46 @ 23: The Teacher Who Saw the Future (#19)

Once upon a time, I read that the perfect age for writing quality poetry is twenty-three. Apparently most of T.S. Elliot’s stuff came out then, the rest having to do with prose. I realized January 19ththat I will turn twenty-four in three months, and since I started writing some poems before it’s too late: forty-six poems at twenty-three. I’ll post each Friday until the last week of March, then I’ll post one a day until my birthday on April 30th.

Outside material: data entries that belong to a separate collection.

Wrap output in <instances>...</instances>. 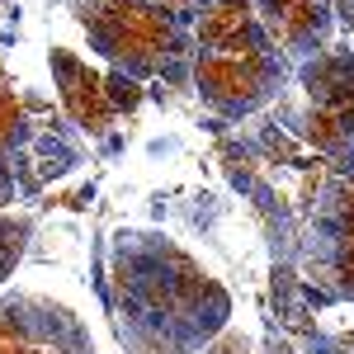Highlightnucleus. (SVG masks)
<instances>
[{
  "mask_svg": "<svg viewBox=\"0 0 354 354\" xmlns=\"http://www.w3.org/2000/svg\"><path fill=\"white\" fill-rule=\"evenodd\" d=\"M270 128L279 133V147L270 133L260 147L288 185L279 189L241 165L236 185L250 189L274 232V302L283 307V322H302L312 307L354 302V175L307 151L279 123Z\"/></svg>",
  "mask_w": 354,
  "mask_h": 354,
  "instance_id": "obj_1",
  "label": "nucleus"
},
{
  "mask_svg": "<svg viewBox=\"0 0 354 354\" xmlns=\"http://www.w3.org/2000/svg\"><path fill=\"white\" fill-rule=\"evenodd\" d=\"M109 312L128 354H203L232 317V298L203 265L156 232L109 245Z\"/></svg>",
  "mask_w": 354,
  "mask_h": 354,
  "instance_id": "obj_2",
  "label": "nucleus"
},
{
  "mask_svg": "<svg viewBox=\"0 0 354 354\" xmlns=\"http://www.w3.org/2000/svg\"><path fill=\"white\" fill-rule=\"evenodd\" d=\"M293 81V62L260 24L255 0H208L194 15V90L208 109L241 123L274 104Z\"/></svg>",
  "mask_w": 354,
  "mask_h": 354,
  "instance_id": "obj_3",
  "label": "nucleus"
},
{
  "mask_svg": "<svg viewBox=\"0 0 354 354\" xmlns=\"http://www.w3.org/2000/svg\"><path fill=\"white\" fill-rule=\"evenodd\" d=\"M90 48L128 81L165 90L194 85V19L156 0H81L76 5Z\"/></svg>",
  "mask_w": 354,
  "mask_h": 354,
  "instance_id": "obj_4",
  "label": "nucleus"
},
{
  "mask_svg": "<svg viewBox=\"0 0 354 354\" xmlns=\"http://www.w3.org/2000/svg\"><path fill=\"white\" fill-rule=\"evenodd\" d=\"M279 128L354 175V48H330L293 66V100H279Z\"/></svg>",
  "mask_w": 354,
  "mask_h": 354,
  "instance_id": "obj_5",
  "label": "nucleus"
},
{
  "mask_svg": "<svg viewBox=\"0 0 354 354\" xmlns=\"http://www.w3.org/2000/svg\"><path fill=\"white\" fill-rule=\"evenodd\" d=\"M85 161L81 133L53 109V100L33 95L15 81L10 71H0V165L15 170L19 194H38L48 180L76 170Z\"/></svg>",
  "mask_w": 354,
  "mask_h": 354,
  "instance_id": "obj_6",
  "label": "nucleus"
},
{
  "mask_svg": "<svg viewBox=\"0 0 354 354\" xmlns=\"http://www.w3.org/2000/svg\"><path fill=\"white\" fill-rule=\"evenodd\" d=\"M53 81L62 95V109L76 123V133H85L90 142H100L104 151L118 147V123L142 104L137 81H128L123 71L100 76L90 62H81L66 48H53Z\"/></svg>",
  "mask_w": 354,
  "mask_h": 354,
  "instance_id": "obj_7",
  "label": "nucleus"
},
{
  "mask_svg": "<svg viewBox=\"0 0 354 354\" xmlns=\"http://www.w3.org/2000/svg\"><path fill=\"white\" fill-rule=\"evenodd\" d=\"M0 354H100L85 322L43 298V293H10L0 298Z\"/></svg>",
  "mask_w": 354,
  "mask_h": 354,
  "instance_id": "obj_8",
  "label": "nucleus"
},
{
  "mask_svg": "<svg viewBox=\"0 0 354 354\" xmlns=\"http://www.w3.org/2000/svg\"><path fill=\"white\" fill-rule=\"evenodd\" d=\"M255 15L293 66L330 53L335 24H340L330 0H255Z\"/></svg>",
  "mask_w": 354,
  "mask_h": 354,
  "instance_id": "obj_9",
  "label": "nucleus"
},
{
  "mask_svg": "<svg viewBox=\"0 0 354 354\" xmlns=\"http://www.w3.org/2000/svg\"><path fill=\"white\" fill-rule=\"evenodd\" d=\"M28 236H33V218H5V213H0V283L15 274Z\"/></svg>",
  "mask_w": 354,
  "mask_h": 354,
  "instance_id": "obj_10",
  "label": "nucleus"
},
{
  "mask_svg": "<svg viewBox=\"0 0 354 354\" xmlns=\"http://www.w3.org/2000/svg\"><path fill=\"white\" fill-rule=\"evenodd\" d=\"M203 354H250V340H245L241 330H222V335Z\"/></svg>",
  "mask_w": 354,
  "mask_h": 354,
  "instance_id": "obj_11",
  "label": "nucleus"
},
{
  "mask_svg": "<svg viewBox=\"0 0 354 354\" xmlns=\"http://www.w3.org/2000/svg\"><path fill=\"white\" fill-rule=\"evenodd\" d=\"M15 198H24V194H19V180H15V170H10V165H0V208H5V203H15Z\"/></svg>",
  "mask_w": 354,
  "mask_h": 354,
  "instance_id": "obj_12",
  "label": "nucleus"
},
{
  "mask_svg": "<svg viewBox=\"0 0 354 354\" xmlns=\"http://www.w3.org/2000/svg\"><path fill=\"white\" fill-rule=\"evenodd\" d=\"M156 5H165V10H175V15H185V19H194L208 0H156Z\"/></svg>",
  "mask_w": 354,
  "mask_h": 354,
  "instance_id": "obj_13",
  "label": "nucleus"
},
{
  "mask_svg": "<svg viewBox=\"0 0 354 354\" xmlns=\"http://www.w3.org/2000/svg\"><path fill=\"white\" fill-rule=\"evenodd\" d=\"M335 19L354 28V0H340V5H335Z\"/></svg>",
  "mask_w": 354,
  "mask_h": 354,
  "instance_id": "obj_14",
  "label": "nucleus"
},
{
  "mask_svg": "<svg viewBox=\"0 0 354 354\" xmlns=\"http://www.w3.org/2000/svg\"><path fill=\"white\" fill-rule=\"evenodd\" d=\"M270 354H293V350H288V345H274V350Z\"/></svg>",
  "mask_w": 354,
  "mask_h": 354,
  "instance_id": "obj_15",
  "label": "nucleus"
},
{
  "mask_svg": "<svg viewBox=\"0 0 354 354\" xmlns=\"http://www.w3.org/2000/svg\"><path fill=\"white\" fill-rule=\"evenodd\" d=\"M330 5H340V0H330Z\"/></svg>",
  "mask_w": 354,
  "mask_h": 354,
  "instance_id": "obj_16",
  "label": "nucleus"
},
{
  "mask_svg": "<svg viewBox=\"0 0 354 354\" xmlns=\"http://www.w3.org/2000/svg\"><path fill=\"white\" fill-rule=\"evenodd\" d=\"M0 10H5V0H0Z\"/></svg>",
  "mask_w": 354,
  "mask_h": 354,
  "instance_id": "obj_17",
  "label": "nucleus"
}]
</instances>
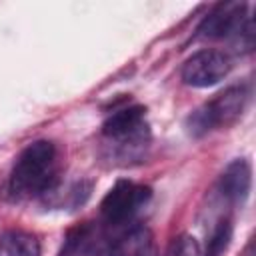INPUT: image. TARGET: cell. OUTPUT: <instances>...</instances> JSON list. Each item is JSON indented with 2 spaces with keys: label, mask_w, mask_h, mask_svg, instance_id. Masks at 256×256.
Returning a JSON list of instances; mask_svg holds the SVG:
<instances>
[{
  "label": "cell",
  "mask_w": 256,
  "mask_h": 256,
  "mask_svg": "<svg viewBox=\"0 0 256 256\" xmlns=\"http://www.w3.org/2000/svg\"><path fill=\"white\" fill-rule=\"evenodd\" d=\"M164 256H204V252H202V248L194 236L182 234V236L172 240V244L168 246Z\"/></svg>",
  "instance_id": "8fae6325"
},
{
  "label": "cell",
  "mask_w": 256,
  "mask_h": 256,
  "mask_svg": "<svg viewBox=\"0 0 256 256\" xmlns=\"http://www.w3.org/2000/svg\"><path fill=\"white\" fill-rule=\"evenodd\" d=\"M250 186H252V168L244 158L230 162L224 168L218 182V190L222 198H226L232 204H242L250 194Z\"/></svg>",
  "instance_id": "52a82bcc"
},
{
  "label": "cell",
  "mask_w": 256,
  "mask_h": 256,
  "mask_svg": "<svg viewBox=\"0 0 256 256\" xmlns=\"http://www.w3.org/2000/svg\"><path fill=\"white\" fill-rule=\"evenodd\" d=\"M246 8L248 6L244 2L216 4L198 28L200 38H208V40L228 38V40H236L240 46L250 50L254 44V28H252V18L248 16Z\"/></svg>",
  "instance_id": "3957f363"
},
{
  "label": "cell",
  "mask_w": 256,
  "mask_h": 256,
  "mask_svg": "<svg viewBox=\"0 0 256 256\" xmlns=\"http://www.w3.org/2000/svg\"><path fill=\"white\" fill-rule=\"evenodd\" d=\"M0 256H40V242L24 230H6L0 234Z\"/></svg>",
  "instance_id": "9c48e42d"
},
{
  "label": "cell",
  "mask_w": 256,
  "mask_h": 256,
  "mask_svg": "<svg viewBox=\"0 0 256 256\" xmlns=\"http://www.w3.org/2000/svg\"><path fill=\"white\" fill-rule=\"evenodd\" d=\"M102 136L112 148V154L130 160L150 142V126L146 120V108L132 104L114 110L102 124Z\"/></svg>",
  "instance_id": "7a4b0ae2"
},
{
  "label": "cell",
  "mask_w": 256,
  "mask_h": 256,
  "mask_svg": "<svg viewBox=\"0 0 256 256\" xmlns=\"http://www.w3.org/2000/svg\"><path fill=\"white\" fill-rule=\"evenodd\" d=\"M230 236H232V224H230V220L222 218L214 226V230H212V234L208 238V248H206L204 256H220L226 250V246L230 242Z\"/></svg>",
  "instance_id": "30bf717a"
},
{
  "label": "cell",
  "mask_w": 256,
  "mask_h": 256,
  "mask_svg": "<svg viewBox=\"0 0 256 256\" xmlns=\"http://www.w3.org/2000/svg\"><path fill=\"white\" fill-rule=\"evenodd\" d=\"M248 92L244 86H230L224 92L216 94L212 100L202 104L188 118V132L192 136H204L210 130L232 124L246 106Z\"/></svg>",
  "instance_id": "277c9868"
},
{
  "label": "cell",
  "mask_w": 256,
  "mask_h": 256,
  "mask_svg": "<svg viewBox=\"0 0 256 256\" xmlns=\"http://www.w3.org/2000/svg\"><path fill=\"white\" fill-rule=\"evenodd\" d=\"M232 70V58L214 48L192 54L182 66V80L192 88H210L224 80Z\"/></svg>",
  "instance_id": "8992f818"
},
{
  "label": "cell",
  "mask_w": 256,
  "mask_h": 256,
  "mask_svg": "<svg viewBox=\"0 0 256 256\" xmlns=\"http://www.w3.org/2000/svg\"><path fill=\"white\" fill-rule=\"evenodd\" d=\"M56 182V146L50 140L28 144L16 158L8 188L14 198H34L52 190Z\"/></svg>",
  "instance_id": "6da1fadb"
},
{
  "label": "cell",
  "mask_w": 256,
  "mask_h": 256,
  "mask_svg": "<svg viewBox=\"0 0 256 256\" xmlns=\"http://www.w3.org/2000/svg\"><path fill=\"white\" fill-rule=\"evenodd\" d=\"M112 256H156V248L152 236L146 228H132L114 240Z\"/></svg>",
  "instance_id": "ba28073f"
},
{
  "label": "cell",
  "mask_w": 256,
  "mask_h": 256,
  "mask_svg": "<svg viewBox=\"0 0 256 256\" xmlns=\"http://www.w3.org/2000/svg\"><path fill=\"white\" fill-rule=\"evenodd\" d=\"M150 196L152 192L148 186L130 180H118L100 204L102 220L108 226H124L132 222V218L146 206Z\"/></svg>",
  "instance_id": "5b68a950"
}]
</instances>
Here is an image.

Here’s number 19, a villanelle:

Oh grant the man a seer’s sight
In shades of blue from what will be
Arouse! Arouse! Expose the night.

Begone pale dread – a teacher’s fright
Reveal each student choosing free
Oh grant the man a seer’s sight

Within white oak, her branching height
Twelve paths diverge to disagree
Arouse! Arouse! Expose the night…

Both Tragic, Comic, wane delight
Both sweet and sour potpourri
Foe? Granted. (This man’s seer’s sight).

He cannot change them, cannot fight
Still watches horror, lets them be
Aroused, aroused exposing night

Though seeing, never felt he mighty
Hearing choices: pain & piety
Endows, endows imposing night
Don’t grant the man the seer’s sight!